Passage
Which Algorithms Have Tight Generalization Bounds?

Speaker

EPFL

Host

Justin Chen, Lily Chung, John Kuszmaul
CSAIL, EECS

Generalization measures (GMs) are a central tool for providing performance guarantees and informing algorithmic design. Yet, most such bounds are known to be loose (or even vacuous) in practise. In a series of works [1, 2], we focus on GMs in the overparametrized supervised learning setting, where we show that this looseness is unavoidable due to fundamental lower bounds. Notably, these lower bounds hold on average over finite collections of distributions, and with numerically appreciable values.

For GMs that are computed solely from the training sample but depend on neither the algorithm nor distribution, we show non-tightness across a large fraction of (algorithm, distribution) combinations.

For GMs that can also depend on the algorithm, we show that there can be a trade-off between the algorithm’s ability to learn and the ability to verify the algorithm’s learning success with a GM.

Provided material
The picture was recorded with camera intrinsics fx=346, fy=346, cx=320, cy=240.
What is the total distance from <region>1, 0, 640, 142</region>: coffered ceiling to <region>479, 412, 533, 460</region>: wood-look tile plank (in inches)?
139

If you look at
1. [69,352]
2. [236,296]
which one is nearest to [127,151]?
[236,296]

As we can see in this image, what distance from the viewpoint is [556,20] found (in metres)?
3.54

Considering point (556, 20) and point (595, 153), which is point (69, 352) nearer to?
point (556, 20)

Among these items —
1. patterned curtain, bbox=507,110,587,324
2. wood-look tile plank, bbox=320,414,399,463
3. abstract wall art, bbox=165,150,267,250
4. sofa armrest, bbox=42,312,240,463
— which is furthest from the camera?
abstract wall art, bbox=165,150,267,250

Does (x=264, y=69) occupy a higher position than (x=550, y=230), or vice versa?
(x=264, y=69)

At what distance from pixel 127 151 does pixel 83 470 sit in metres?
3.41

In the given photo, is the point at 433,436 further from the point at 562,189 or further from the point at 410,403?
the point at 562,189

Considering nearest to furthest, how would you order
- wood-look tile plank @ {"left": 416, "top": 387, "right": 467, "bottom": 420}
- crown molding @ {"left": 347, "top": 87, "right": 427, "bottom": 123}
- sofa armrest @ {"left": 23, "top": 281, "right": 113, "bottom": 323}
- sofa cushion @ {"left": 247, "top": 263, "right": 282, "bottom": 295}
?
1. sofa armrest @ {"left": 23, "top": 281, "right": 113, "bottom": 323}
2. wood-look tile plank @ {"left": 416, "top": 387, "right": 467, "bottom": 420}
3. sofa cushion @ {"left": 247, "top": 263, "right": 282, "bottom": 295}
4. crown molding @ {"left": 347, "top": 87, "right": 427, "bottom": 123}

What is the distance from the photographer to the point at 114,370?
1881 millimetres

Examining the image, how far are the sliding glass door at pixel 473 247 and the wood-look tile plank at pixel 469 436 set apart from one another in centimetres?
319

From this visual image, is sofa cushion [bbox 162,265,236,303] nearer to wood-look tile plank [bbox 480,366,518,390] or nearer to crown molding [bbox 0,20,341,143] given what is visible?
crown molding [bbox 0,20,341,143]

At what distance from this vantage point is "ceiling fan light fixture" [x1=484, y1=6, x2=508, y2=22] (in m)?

Directions for this task
Reproduce the talk description on generalization bounds word for word, between "Generalization measures (GMs)" and "numerically appreciable values.", inclusive.

The response
Generalization measures (GMs) are a central tool for providing performance guarantees and informing algorithmic design. Yet, most such bounds are known to be loose (or even vacuous) in practise. In a series of works [1, 2], we focus on GMs in the overparametrized supervised learning setting, where we show that this looseness is unavoidable due to fundamental lower bounds. Notably, these lower bounds hold on average over finite collections of distributions, and with numerically appreciable values.